First-year UCLA volleyball coach John Speraw had packed away all of his USA Volleyball gear after the London Olympics, thinking his work with the U.S. men's national team had all but come to an end when he joined the Bruins.
But in the space of the past two weeks, Speraw was pulled into the running as the coach that would lead the U.S. men in the run-up to the 2016 Rio Olympics.
On Monday, he took the job. On Tuesday, he was looking for that packed-away gear to wear at his first news conference.
Speraw, an assistant on the past two Olympic men's teams, will continue on with the Bruins as well as lead the U.S. national team, which is based in Anaheim, Calif.
"This is definitely out of the blue. It wasn't on my radar at all," Speraw said. "I was very happy where I was at. I was happy with the decision that I made. (But) I'm very excited about the possibility of doing it because I felt like it was something that could be done."
His predecessors for the past two Olympics, Hugh McCutcheon and Alan Knipe, had both focused solely on the national team. But a change in the international volleyball competition schedule that moved the World Cup and World Championships to August and September allowed Speraw to take on both jobs.

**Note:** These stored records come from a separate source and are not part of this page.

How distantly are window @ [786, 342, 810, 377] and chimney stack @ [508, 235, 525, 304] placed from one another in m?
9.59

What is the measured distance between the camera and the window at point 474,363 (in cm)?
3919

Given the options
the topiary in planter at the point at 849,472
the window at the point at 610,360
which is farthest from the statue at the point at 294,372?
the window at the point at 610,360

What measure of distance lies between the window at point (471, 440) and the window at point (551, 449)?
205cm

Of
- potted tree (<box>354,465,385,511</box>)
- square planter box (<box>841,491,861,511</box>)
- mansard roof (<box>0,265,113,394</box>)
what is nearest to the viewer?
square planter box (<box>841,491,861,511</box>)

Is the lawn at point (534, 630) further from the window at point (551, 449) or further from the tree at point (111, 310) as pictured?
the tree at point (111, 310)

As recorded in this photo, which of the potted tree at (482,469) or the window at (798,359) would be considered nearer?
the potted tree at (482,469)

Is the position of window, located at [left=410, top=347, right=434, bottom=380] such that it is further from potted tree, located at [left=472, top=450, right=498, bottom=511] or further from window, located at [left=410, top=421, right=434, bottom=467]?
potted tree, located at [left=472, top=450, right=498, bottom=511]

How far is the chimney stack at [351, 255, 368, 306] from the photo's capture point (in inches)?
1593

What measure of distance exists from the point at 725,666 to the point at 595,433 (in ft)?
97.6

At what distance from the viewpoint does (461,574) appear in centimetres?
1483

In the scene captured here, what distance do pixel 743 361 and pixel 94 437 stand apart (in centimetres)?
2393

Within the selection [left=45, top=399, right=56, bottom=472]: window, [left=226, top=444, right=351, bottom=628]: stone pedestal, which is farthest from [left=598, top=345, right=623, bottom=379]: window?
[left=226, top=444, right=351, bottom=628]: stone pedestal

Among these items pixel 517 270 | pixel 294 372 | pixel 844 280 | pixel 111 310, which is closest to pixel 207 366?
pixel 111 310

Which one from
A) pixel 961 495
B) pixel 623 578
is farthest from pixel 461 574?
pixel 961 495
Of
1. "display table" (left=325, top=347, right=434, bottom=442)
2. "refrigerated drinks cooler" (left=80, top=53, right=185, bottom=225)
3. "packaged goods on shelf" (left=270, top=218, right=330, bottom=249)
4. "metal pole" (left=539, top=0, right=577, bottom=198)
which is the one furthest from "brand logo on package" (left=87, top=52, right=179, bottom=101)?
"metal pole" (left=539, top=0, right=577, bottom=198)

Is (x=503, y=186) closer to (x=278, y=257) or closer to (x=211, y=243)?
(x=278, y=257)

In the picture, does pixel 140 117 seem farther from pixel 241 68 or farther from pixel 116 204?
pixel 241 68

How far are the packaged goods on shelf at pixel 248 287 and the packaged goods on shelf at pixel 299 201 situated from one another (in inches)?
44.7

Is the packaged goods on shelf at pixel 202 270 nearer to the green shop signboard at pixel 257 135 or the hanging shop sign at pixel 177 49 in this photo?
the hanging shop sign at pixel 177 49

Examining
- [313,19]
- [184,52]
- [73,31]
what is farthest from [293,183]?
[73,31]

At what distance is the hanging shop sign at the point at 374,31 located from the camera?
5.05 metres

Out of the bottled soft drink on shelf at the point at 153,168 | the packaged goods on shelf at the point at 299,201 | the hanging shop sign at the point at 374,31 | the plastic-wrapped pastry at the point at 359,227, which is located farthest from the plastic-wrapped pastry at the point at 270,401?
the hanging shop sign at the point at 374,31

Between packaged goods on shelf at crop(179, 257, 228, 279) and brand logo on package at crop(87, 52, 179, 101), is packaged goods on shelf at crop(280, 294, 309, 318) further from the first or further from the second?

"Because of those changes, we felt this was something that was very doable," he said. "For me, that was emphasized after spending the last eight months at UCLA. The support at UCLA has been more than I've ever imagined."
Speraw was an assistant coach under McCutcheon for the U.S. men's team that won the gold medal at the 2008 Beijing Games. He continued as an assistant under Knipe for the Olympic team that was fifth in London last summer.
The finish off the podium in London was a disappointment for the defending champions, especially after going 4-1 in pool play and capturing the top seed in the quarterfinals. But the U.S. was bounced by Italy in straight sets.
The U.S. team is now ranked fifth in the world by the FIVB, the sport's international governing body.
Speraw said he will be looking to add some young talent to the U.S. roster at the start of this quadrennial.
"I felt like watching the last quad that Russia and Brazil in particular, and Italy and Poland for sure, took some risks on some young guys early in the quad even if it sacrificed early success for long-term development," he said. "I think we are thinking along those lines, although nothing has been really decided yet. I think we are going to have to get some new blood in here and take a look at some new young players and see what they can do early in the quad and in World League."
He added: "I want to make sure that we are at the very best we can four years from now. We are in that exploratory phase about how we are going to construct this roster."
At UCLA, his alma mater, Speraw replaced storied coach Al Skates, who coached the Bruins for 50 years. UCLA is 15-9 so far this season and is No. 4 in the American Volleyball Coaches Association rankings.
Before taking over the Bruins, Speraw was coach at UC Irvine for 10 seasons, leading the Anteaters to three national championships and four appearances in the NCAA finals.
He played at UCLA from 1992-95 and was part of two national championship teams.
"He's a terrifically talented coach who has had a remarkable level of success at the college level," Doug Beal, USA Volleyball's chief executive officer, said in a statement. "He knows the current U.S. men's player pool very well from his experiences over the last two quads. He has mentored under both Hugh McCutcheon and Alan Knipe."